If I haven’t already alerted you to my coffee obsession here is your intro. I recently went to the doctor for my annual physical and when she asked me how much coffee I drank, I received a shocked face. Actually verbalizing the amount of coffee that I take in on the daily kinda shocked myself. I never heard myself talk about my coffee problem. My intake is pretty high, I’m not going to lie. Taking down an 8 cup pot a coffee before I leave for work and then grabbing a cup at the deli for my commute to work does seem a bit high. Maybe I won’t stop by the deli on my way to work anymore. Save money. It’s a start.
The more I thought about it, the cappuccino pots de creme just seemed like an excuse for me to get in another serving of coffee. It’s possible.

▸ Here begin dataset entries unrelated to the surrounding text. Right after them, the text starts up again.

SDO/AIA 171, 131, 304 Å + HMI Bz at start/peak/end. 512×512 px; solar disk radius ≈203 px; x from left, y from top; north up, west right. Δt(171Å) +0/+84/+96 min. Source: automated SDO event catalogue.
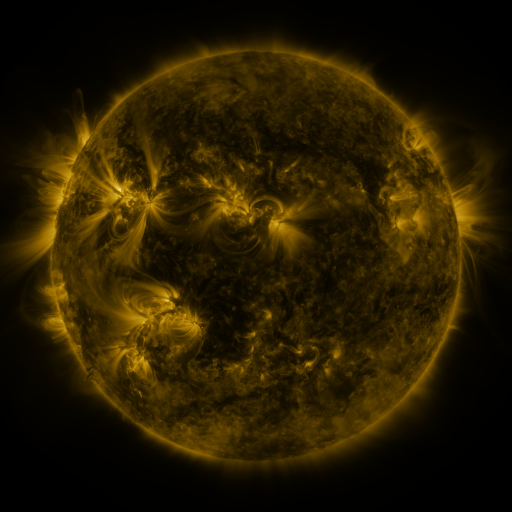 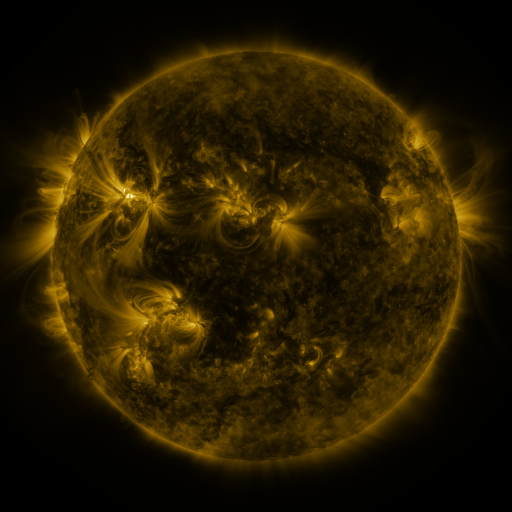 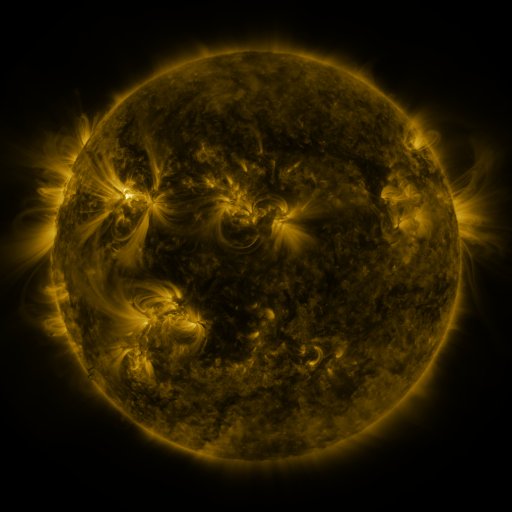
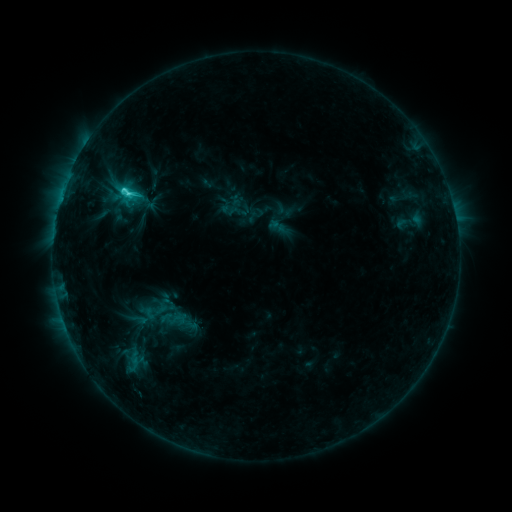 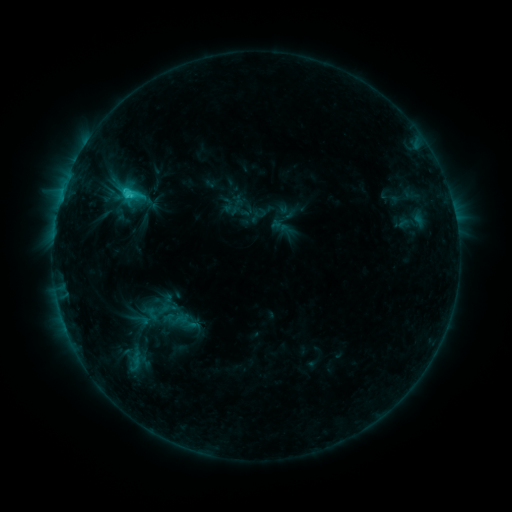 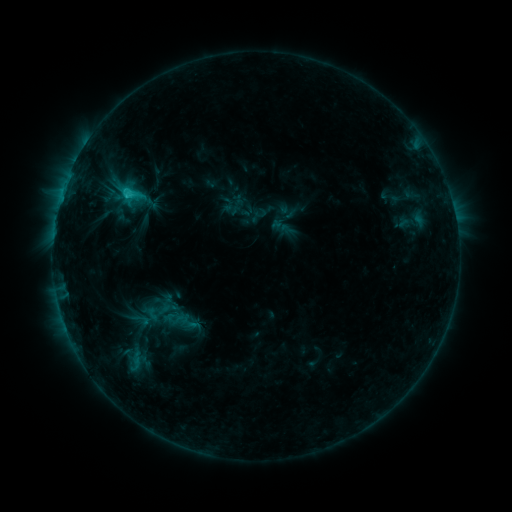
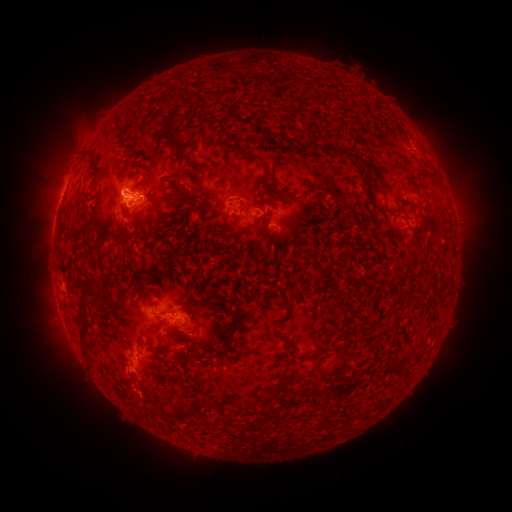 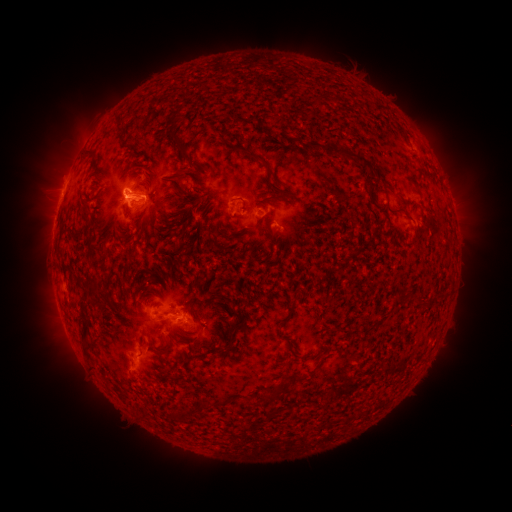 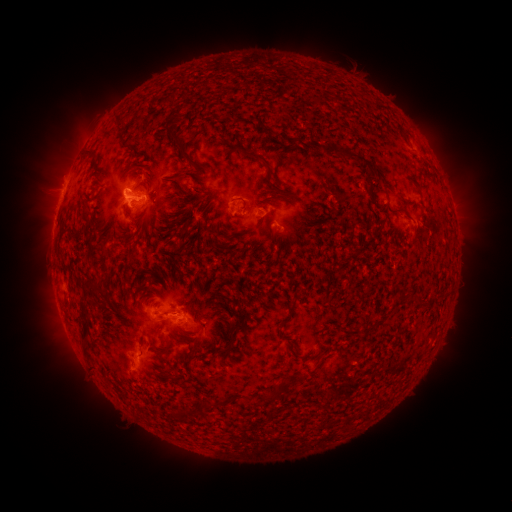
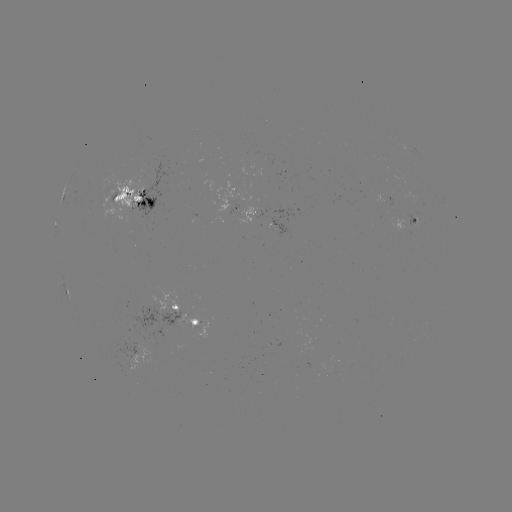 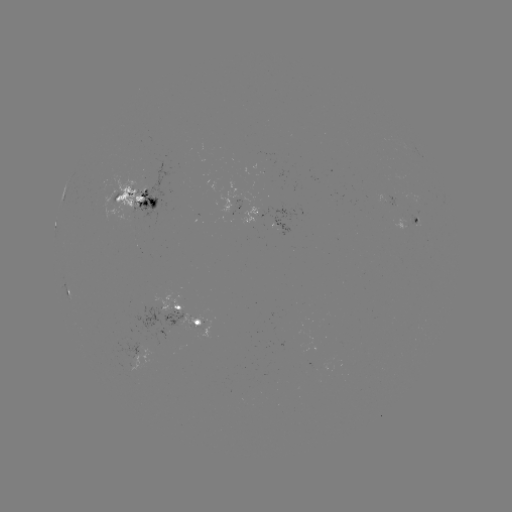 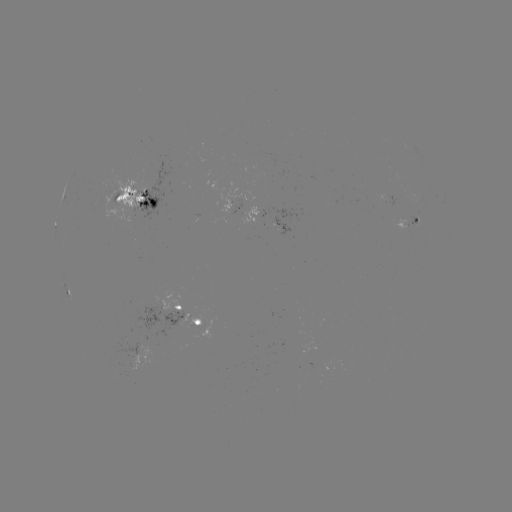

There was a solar emerging-flux region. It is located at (113, 201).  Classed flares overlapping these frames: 1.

There isn’t a lot of sugar in this recipe which I like, so you really get a good coffee flavor. I recommend that you use a good quality coffee, you want something bold, it will really make a difference. Go to your local coffee shop or local market and find someone who roasts locally. The whip cream on top is whipped to a soft peak and has no sugar. Just a dust of cinnamon and you’re ready to go.
The cappuccino pots de creme makes a great dessert of course but it’s also great for a Sunday morning or a brunch item. Everyone loves brunch. Am I right?
“Everything is temporary:
Emotions, Thoughts, People, Scenery
Do not become attached
just flow with it”
Espresso Pots de Creme
930g heavy cream (1 quart)
105g coffee beans crushed
-combine in a sauce pan and bring to a boil
-turn off heat, set aside and let coffee steep 30 minutes
-strain and you should get 725g of the coffee flavored cream
725g coffee cream
-add the sugar to the still warm coffee cream
-slowly add the cream mixture to the eggs using a spoon
(don’t use a whisk because it creates a foam on top)
Bake at 250 degrees for 15-30 minutes, depending on how hot your cream mixture was when you started.